Le parcours de l'exposition commence par une série de "bulles" consacrées à onze auteurs issus de l'immigration, dont Goscinny, Enki Bilal (son père était le tailleur de Tito) ou Marjane Satrapi, qui a fait le récit de  la révolution iranienne et son exil en Europe dans "Persépolis". Pour Luc Gruson, ce n'est "pas un hasard" si de nombreux auteurs viennent de l'étranger. "La BD est souvent considérée comme un art mineur, et est donc pratiquée par des gens pas installés socialement"

Persepolis
© Marjane Satrapi
Superman le super-exilé 
La seconde partie envisage "les enjeux de la représentation d’une question sensible" et le choix des genres utilisés : de l’auto-fiction à la BD-reportage. Elle détaille les sources de documentation, les références visuelles et les différentes ébauches nécessaires à l’élaboration de la planche de bande dessiné, revient sur les différents styles empruntés pour traiter du sujet.

La troisième partie de l'exposition envisage images et archétypes de la figure du migrant. Comme tout langage, la bande dessinée, depuis ses débuts, construit des images et archétypes de la figure de l’émigré. Les commissaires relèvent, analysent, questionnent les œuvres à travers les diverses migrations et explorent l'écriture graphique basée sur des représentations communes. L’exposition "s’attarde ainsi sur la fabrique de la bande dessinée".

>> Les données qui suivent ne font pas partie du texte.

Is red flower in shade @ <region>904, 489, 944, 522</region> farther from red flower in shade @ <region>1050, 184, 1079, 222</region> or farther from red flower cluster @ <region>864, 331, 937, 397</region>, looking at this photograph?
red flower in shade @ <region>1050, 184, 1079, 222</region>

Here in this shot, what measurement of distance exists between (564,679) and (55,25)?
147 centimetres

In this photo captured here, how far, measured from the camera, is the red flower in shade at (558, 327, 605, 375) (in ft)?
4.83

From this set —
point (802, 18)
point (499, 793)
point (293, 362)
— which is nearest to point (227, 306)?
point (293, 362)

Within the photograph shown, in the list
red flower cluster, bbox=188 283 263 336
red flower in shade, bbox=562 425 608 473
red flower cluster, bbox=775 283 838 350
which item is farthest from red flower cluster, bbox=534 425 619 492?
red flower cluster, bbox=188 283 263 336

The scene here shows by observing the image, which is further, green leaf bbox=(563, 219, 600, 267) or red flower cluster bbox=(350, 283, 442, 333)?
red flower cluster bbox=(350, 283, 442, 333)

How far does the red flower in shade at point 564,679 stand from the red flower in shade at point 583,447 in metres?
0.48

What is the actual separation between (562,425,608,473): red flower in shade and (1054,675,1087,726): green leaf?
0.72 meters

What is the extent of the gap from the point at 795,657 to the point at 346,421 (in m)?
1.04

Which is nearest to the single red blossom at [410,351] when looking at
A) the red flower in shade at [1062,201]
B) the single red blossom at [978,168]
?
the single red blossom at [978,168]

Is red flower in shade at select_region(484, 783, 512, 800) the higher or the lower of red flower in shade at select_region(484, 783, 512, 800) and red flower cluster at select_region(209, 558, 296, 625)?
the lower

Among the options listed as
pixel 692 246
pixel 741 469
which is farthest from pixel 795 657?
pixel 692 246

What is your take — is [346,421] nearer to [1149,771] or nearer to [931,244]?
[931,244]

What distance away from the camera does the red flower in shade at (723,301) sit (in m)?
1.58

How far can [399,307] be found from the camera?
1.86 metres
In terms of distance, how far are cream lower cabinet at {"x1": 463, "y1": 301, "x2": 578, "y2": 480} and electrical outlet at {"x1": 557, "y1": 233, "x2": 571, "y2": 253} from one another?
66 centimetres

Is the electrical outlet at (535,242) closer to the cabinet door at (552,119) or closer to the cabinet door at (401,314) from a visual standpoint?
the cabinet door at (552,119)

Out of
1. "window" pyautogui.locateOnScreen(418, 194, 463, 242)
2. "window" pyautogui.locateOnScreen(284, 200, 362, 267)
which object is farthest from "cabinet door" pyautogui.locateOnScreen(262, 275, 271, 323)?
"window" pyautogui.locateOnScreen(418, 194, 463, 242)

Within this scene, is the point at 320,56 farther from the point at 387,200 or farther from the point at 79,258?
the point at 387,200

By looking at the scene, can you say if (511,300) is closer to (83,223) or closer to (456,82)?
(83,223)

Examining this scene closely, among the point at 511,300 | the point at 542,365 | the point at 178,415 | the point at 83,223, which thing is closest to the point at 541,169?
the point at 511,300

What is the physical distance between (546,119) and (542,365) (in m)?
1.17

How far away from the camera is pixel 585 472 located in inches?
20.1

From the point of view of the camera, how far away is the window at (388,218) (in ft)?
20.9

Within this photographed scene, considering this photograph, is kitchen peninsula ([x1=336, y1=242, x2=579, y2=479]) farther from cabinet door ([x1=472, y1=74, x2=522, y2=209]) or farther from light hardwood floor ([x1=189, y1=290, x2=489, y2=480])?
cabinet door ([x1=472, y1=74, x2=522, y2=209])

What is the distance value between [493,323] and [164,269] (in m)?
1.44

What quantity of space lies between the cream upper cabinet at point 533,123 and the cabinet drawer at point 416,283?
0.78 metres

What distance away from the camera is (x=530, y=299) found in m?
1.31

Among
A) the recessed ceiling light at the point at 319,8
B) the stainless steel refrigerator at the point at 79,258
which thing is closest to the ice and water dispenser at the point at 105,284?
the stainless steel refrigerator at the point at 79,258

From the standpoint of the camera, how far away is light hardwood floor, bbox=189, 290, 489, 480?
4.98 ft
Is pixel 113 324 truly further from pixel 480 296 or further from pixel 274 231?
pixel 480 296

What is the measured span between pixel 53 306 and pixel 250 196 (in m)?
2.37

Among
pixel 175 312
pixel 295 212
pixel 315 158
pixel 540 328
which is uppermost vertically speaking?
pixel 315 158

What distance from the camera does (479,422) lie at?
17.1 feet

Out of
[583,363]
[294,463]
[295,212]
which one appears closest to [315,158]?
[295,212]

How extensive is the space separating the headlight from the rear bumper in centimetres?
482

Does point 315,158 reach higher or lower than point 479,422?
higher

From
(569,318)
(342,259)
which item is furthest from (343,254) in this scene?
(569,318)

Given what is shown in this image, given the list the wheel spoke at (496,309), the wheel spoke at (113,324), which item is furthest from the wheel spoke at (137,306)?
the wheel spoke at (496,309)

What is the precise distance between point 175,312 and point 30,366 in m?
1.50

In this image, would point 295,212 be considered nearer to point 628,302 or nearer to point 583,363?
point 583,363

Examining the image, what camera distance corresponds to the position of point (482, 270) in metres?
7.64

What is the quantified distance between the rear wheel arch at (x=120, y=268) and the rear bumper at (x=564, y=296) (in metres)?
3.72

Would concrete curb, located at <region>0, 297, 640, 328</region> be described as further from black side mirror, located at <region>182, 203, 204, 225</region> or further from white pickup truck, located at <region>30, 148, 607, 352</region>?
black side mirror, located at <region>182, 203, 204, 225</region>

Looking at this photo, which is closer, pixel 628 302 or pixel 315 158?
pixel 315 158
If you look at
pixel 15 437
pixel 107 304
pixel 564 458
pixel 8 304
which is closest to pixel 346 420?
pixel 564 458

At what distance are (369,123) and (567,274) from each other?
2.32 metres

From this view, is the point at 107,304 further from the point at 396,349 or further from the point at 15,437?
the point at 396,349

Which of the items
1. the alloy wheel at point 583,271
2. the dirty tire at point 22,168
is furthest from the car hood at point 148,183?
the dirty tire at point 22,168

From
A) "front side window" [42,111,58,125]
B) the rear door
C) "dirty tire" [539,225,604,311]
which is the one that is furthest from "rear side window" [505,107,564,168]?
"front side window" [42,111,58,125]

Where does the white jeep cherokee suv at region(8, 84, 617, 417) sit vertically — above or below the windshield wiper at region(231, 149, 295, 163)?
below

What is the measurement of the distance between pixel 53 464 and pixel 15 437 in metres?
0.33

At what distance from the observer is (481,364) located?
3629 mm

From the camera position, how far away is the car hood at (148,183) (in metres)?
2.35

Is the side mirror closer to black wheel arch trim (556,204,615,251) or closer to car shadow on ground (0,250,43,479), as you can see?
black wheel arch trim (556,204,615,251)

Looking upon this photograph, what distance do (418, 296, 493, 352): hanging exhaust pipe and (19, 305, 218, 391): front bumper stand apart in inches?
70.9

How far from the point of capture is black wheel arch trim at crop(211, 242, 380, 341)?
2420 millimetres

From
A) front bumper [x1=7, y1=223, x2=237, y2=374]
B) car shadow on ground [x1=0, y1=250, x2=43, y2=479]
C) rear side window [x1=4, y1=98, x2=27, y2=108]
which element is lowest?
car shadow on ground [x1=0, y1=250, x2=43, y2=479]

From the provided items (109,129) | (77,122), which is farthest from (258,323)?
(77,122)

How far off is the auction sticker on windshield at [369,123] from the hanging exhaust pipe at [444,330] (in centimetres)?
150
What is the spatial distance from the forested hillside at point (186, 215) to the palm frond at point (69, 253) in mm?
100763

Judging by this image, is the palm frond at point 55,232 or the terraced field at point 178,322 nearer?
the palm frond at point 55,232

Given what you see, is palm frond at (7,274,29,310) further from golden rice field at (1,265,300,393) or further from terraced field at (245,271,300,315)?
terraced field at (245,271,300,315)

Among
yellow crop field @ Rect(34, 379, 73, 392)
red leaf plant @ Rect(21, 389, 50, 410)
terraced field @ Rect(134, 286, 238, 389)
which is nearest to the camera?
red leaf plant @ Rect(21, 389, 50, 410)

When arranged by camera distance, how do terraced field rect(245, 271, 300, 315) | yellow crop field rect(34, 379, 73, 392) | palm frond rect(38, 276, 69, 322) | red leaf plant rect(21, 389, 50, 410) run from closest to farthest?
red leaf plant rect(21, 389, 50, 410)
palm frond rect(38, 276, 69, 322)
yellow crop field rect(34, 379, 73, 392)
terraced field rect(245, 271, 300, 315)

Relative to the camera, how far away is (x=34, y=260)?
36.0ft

"Au début du 20e siècle, la BD était faite avant tout pour distraire, donc l'immigré était un personnage rigolo", souligne Hélène Bouillon, commissaire muséographique. Le premier est né en 1913 sous le crayon de George McManus dans les albums "la famille illico". Jiggs, un maçon irlandais, qui a fait fortune aux Etats-Unis, désespère son épouse avec ses mauvaises manières, alors qu'elle n'aspire qu'à pénétrer la haute société américaine...

La famille Illico 
© MAc Manus
Sous l'influence du cinéma, d'autres styles émergent (western dans les Lucky Luke, où l'étranger n'est jamais le bienvenu), science-fiction (Superman est un exilé de la planète Krypton), etc. A partir des années 60/70, la bande dessinée devient plus intime. Plus tard, elle prend souvent une forme autobiographique que l'on appelle autofiction. La jolie Ivoirienne "Aya de Yopougon" est un peu le double de Marguerite Abouet, "Petit Polio" celui de Farid Boudjellal.
Aya de Yopougon, Marguerite Abouet 
© Clément Ombrerie
La BD militante
Dans les années 80, la BD devient aussi militante, dénonce les naufrages en mer ("Une Eternité à Tanger" de Faustin Titi), les ratonnades, les contrôles d'identité... Depuis peu, elle emprunte aussi les techniques du reportage. "Avec le temps, elle est devenue de plus en plus un médium de réflexion, qui sert à ouvrir les esprits", commente Hélène Bouillon.
Une éternité à Tanger, Eyoum Ngangué 
© Faustin Titi
Mais quel que soit le style retenu et les personnages choisis, "c'est toujours un peu la même histoire", ajoute la conservatrice. Toutes les bandes dessinées sur l'immigration racontent "le déchirement du départ, les dangers du voyage, les difficultés pour se faire accepter et les aller/retour incessants entre les deux pays".